_PROBLEM DETAILS_
Check the records below line by line, and report how many lines include the string "camera". No other words are needed.

--- START ---

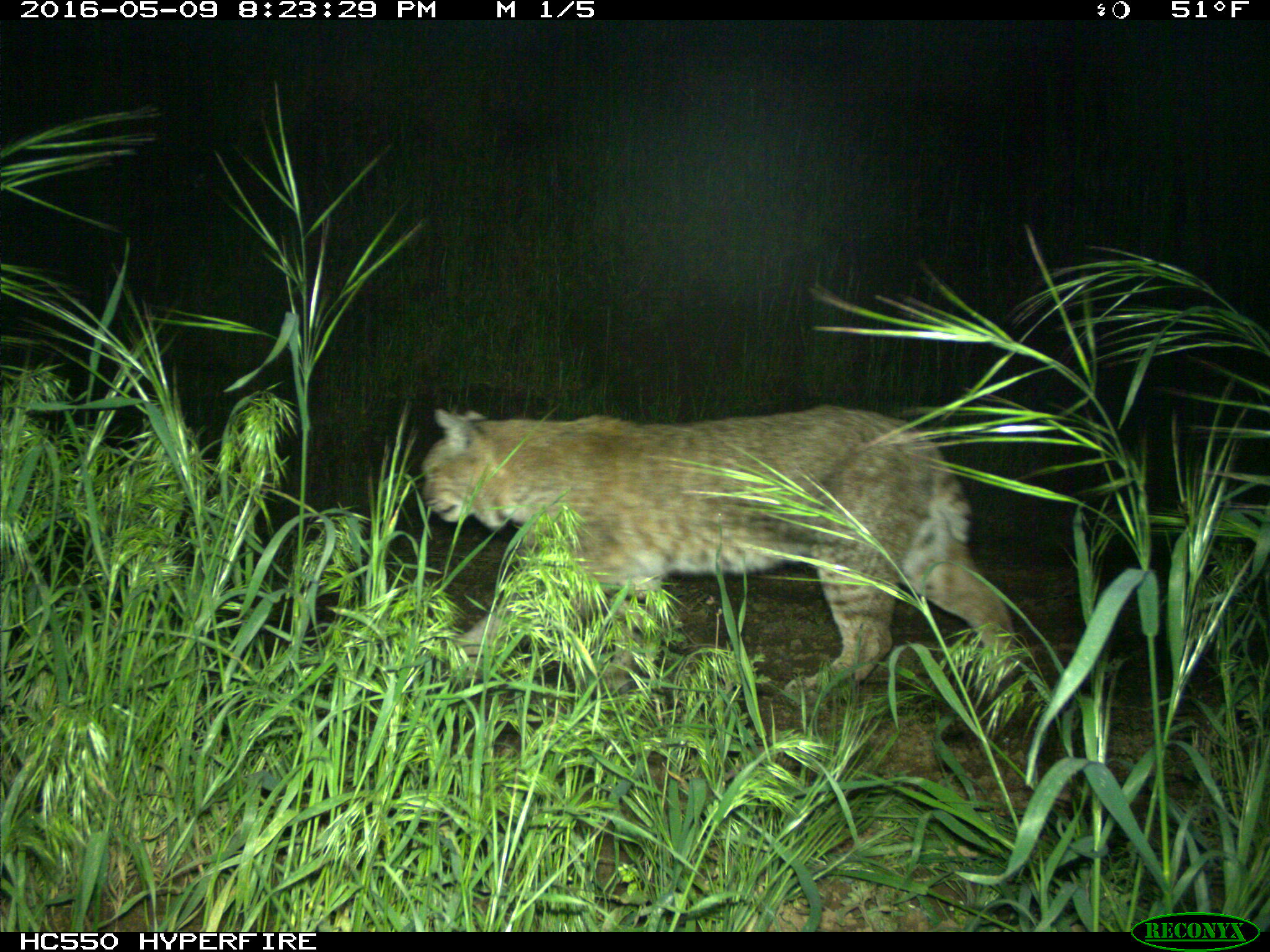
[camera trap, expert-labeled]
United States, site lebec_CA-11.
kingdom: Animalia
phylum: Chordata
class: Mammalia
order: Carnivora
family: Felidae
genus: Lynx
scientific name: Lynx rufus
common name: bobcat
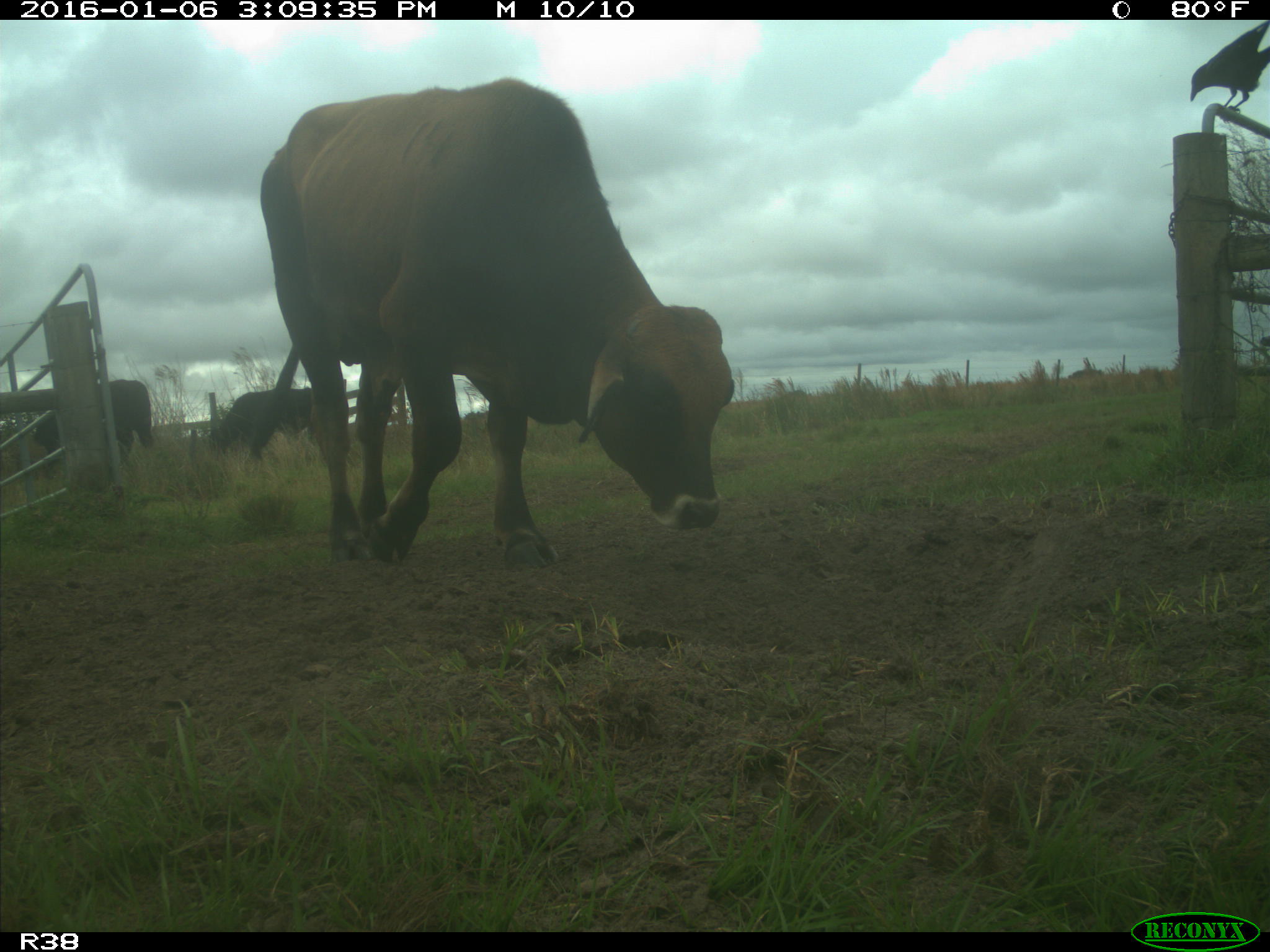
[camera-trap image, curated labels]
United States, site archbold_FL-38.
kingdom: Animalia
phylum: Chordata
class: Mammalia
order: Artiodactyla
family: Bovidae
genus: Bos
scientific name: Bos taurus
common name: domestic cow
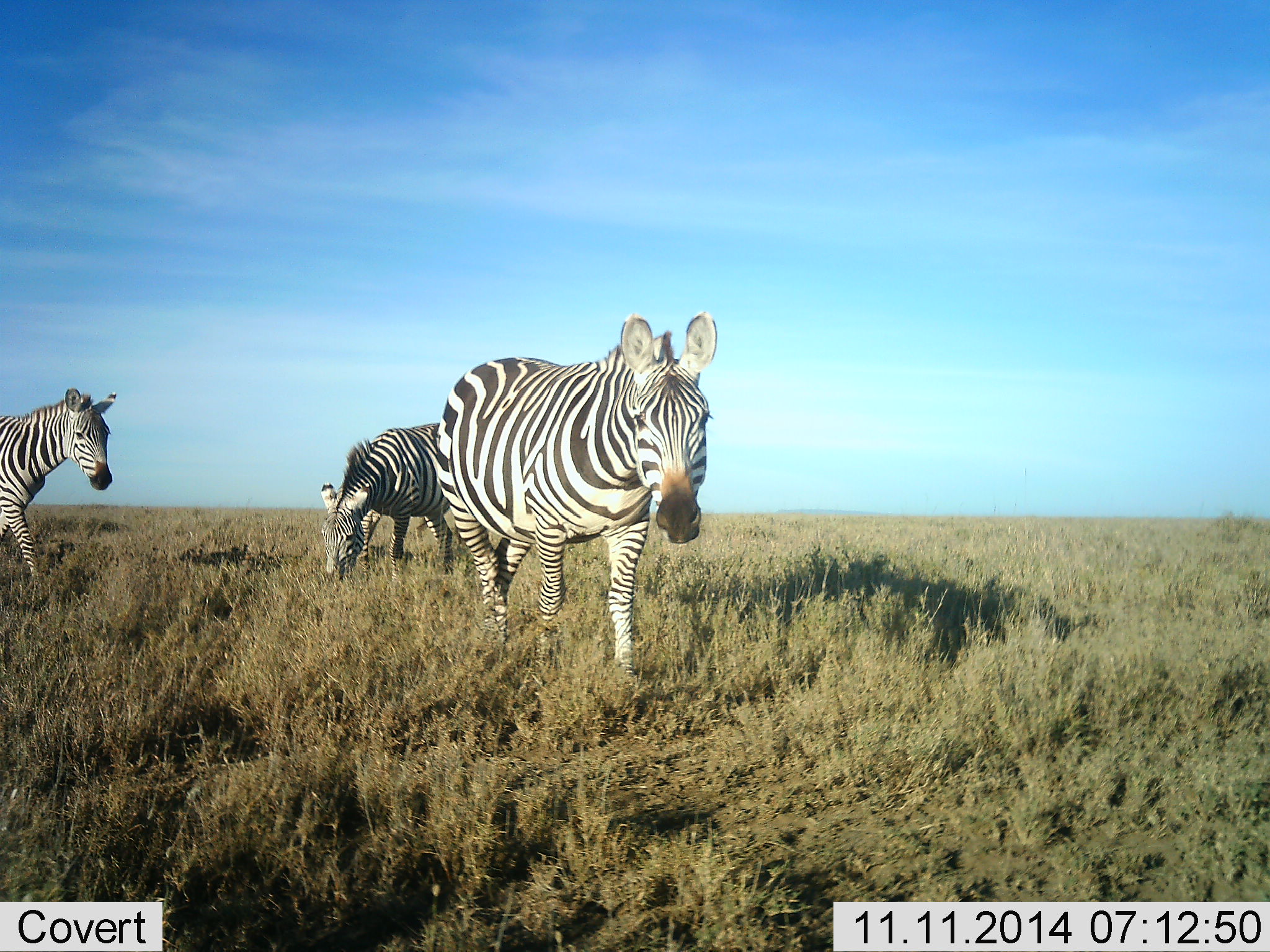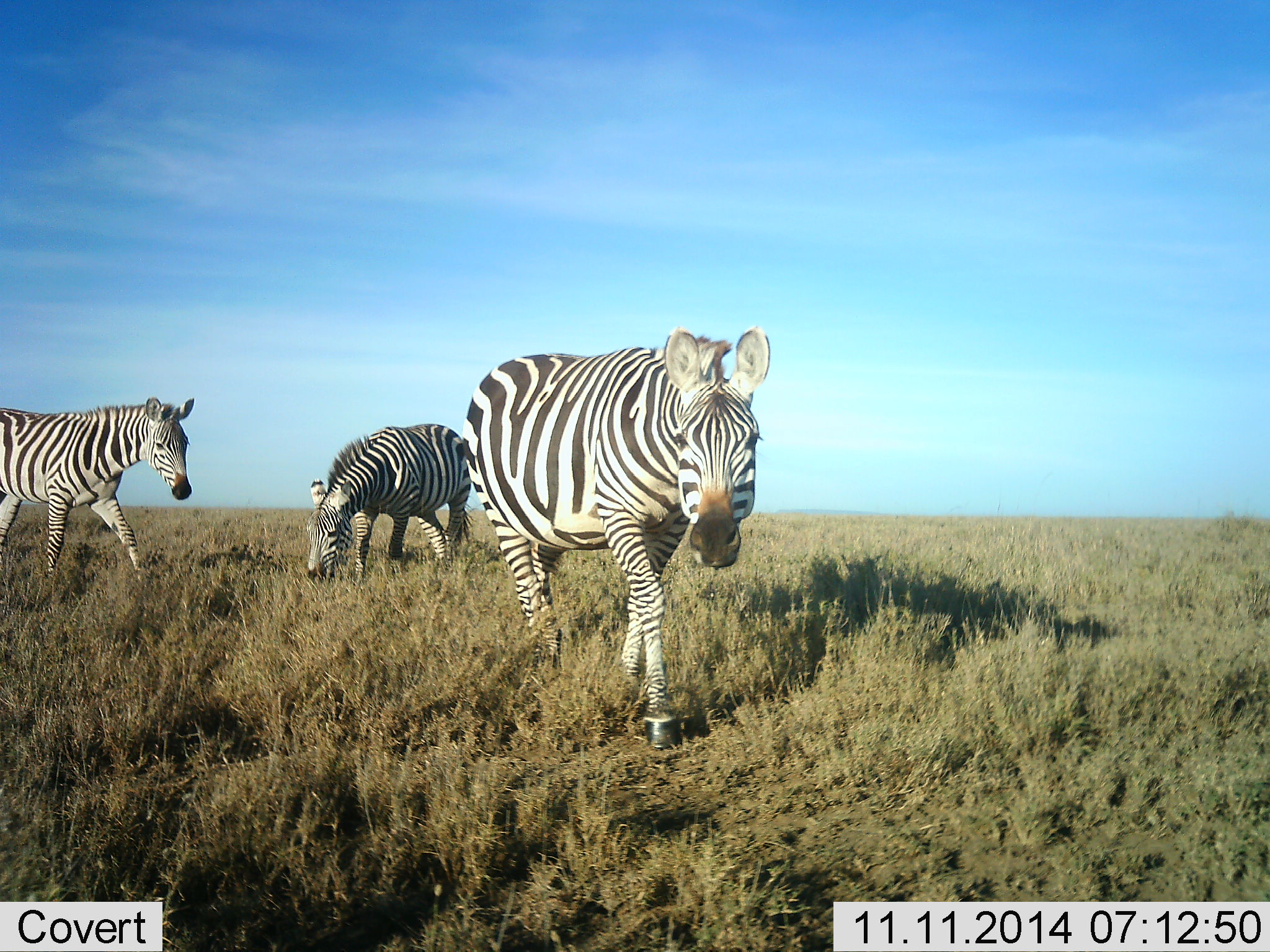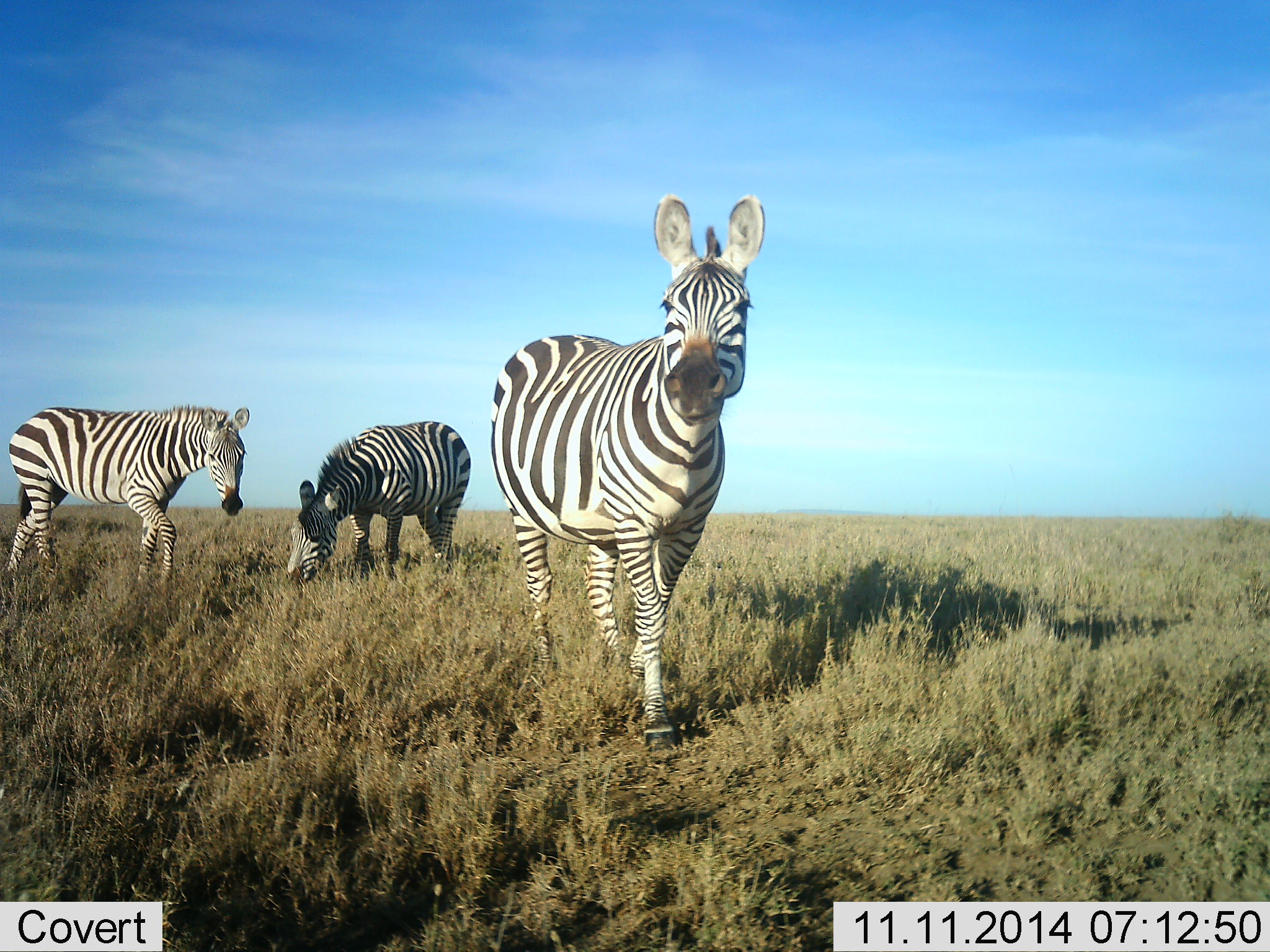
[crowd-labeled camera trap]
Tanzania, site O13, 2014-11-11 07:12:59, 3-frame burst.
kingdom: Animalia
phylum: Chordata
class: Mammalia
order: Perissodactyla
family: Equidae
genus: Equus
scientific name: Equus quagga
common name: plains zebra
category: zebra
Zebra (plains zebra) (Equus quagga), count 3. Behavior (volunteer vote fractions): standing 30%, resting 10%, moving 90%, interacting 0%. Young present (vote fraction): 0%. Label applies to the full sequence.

--- END ---

_RESULT OF THIS EXERCISE_
3